• Instructions to follow:
Answer these from the Similipal reserve excerpt:
1. Which village was moved out of the reserve's core?
2. What should the state deploy around the reserve while the Special Tiger Protection Force is being prepared?
3. Which three departments need better coordination?

• Excerpt to read:
▼▼▼

Staff security also needs to be looked into under the current circumstances.
4. Reserve and staff security: To address the need of securing the reserve from mass poaching and extremism and to secure conditions for the staff to work, it is important that the state government
expedites the creation of the Special Tiger Protection Force with funds available with the NTCA. In the time it takes to prepare the force, the state must deploy a paramilitary force around the reserve.
5. Expediting voluntary relocations: The district and park administration has exhibited tremendous competence in the manner in which it managed to carry out the smooth relocation of the largest
village viz. Jenabil from inside the ‘core’ of the STR. This had been pending since the past three decades. It has been learnt two of the three remaining villages have also voluntarily agreed to relocate. The
relocation of the remaining three villages must be expedited by the state by facilitating all necessities required. It is to be mentioned this was the first instance of any relocation having been carried in the state of
Orissa for wildlife conservation.
6. Interdepartmental coordination: The mass poaching and breakdown of the law and order situation in the reserve calls for enhanced coordination between the police, revenue and the forest
departments.
7. Poaching: Reports suggested that large congregations of local poachers had a free run immediately after the attacks. Inadequate intelligence gathering has been the root cause in the past too. Unless
checked it will wipe out the prey base and ensure the disappearance of the tiger in Similipal.

▲▲▲

• Material provided:

▼▼▼

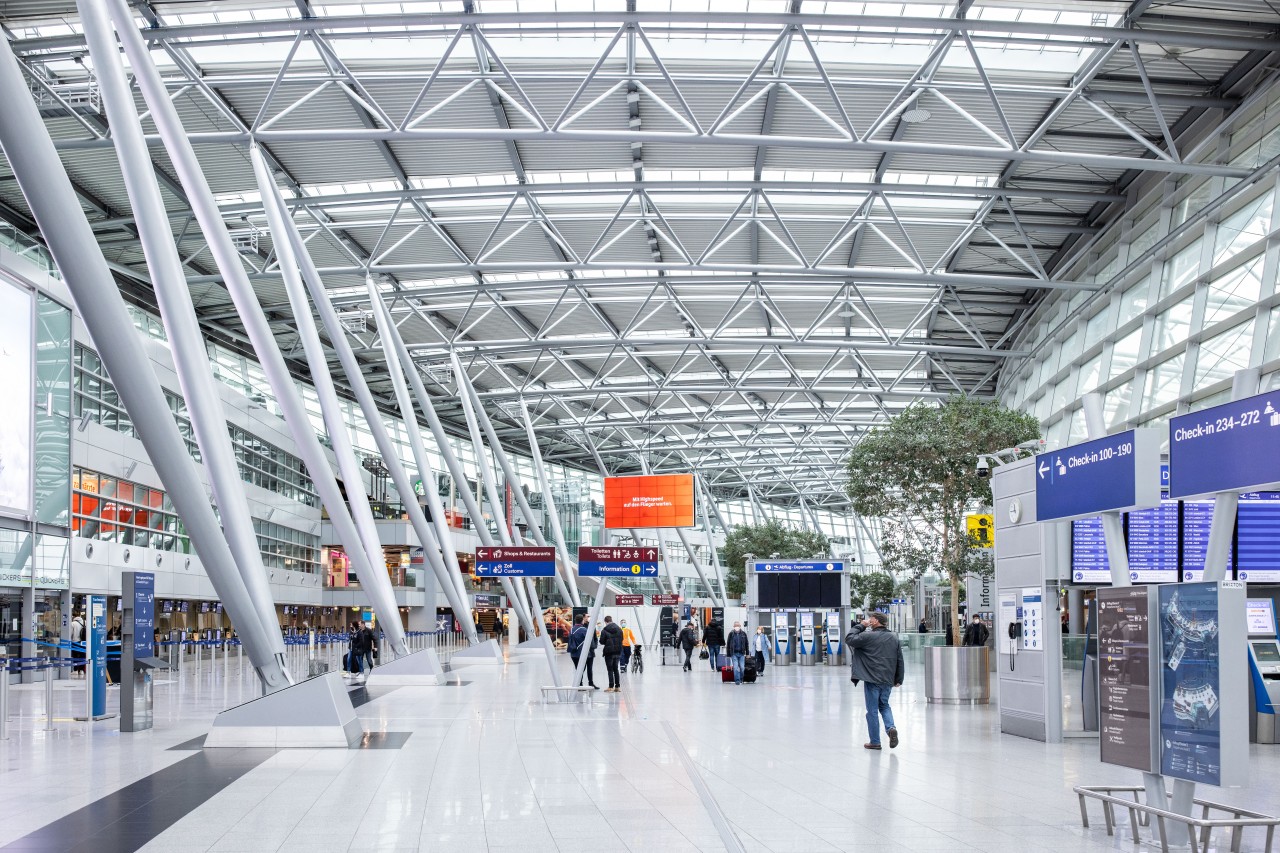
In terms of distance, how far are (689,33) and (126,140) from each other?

▲▲▲

• Worked solution:
1. Jenabil
2. A paramilitary force
3. The police, revenue and forest departments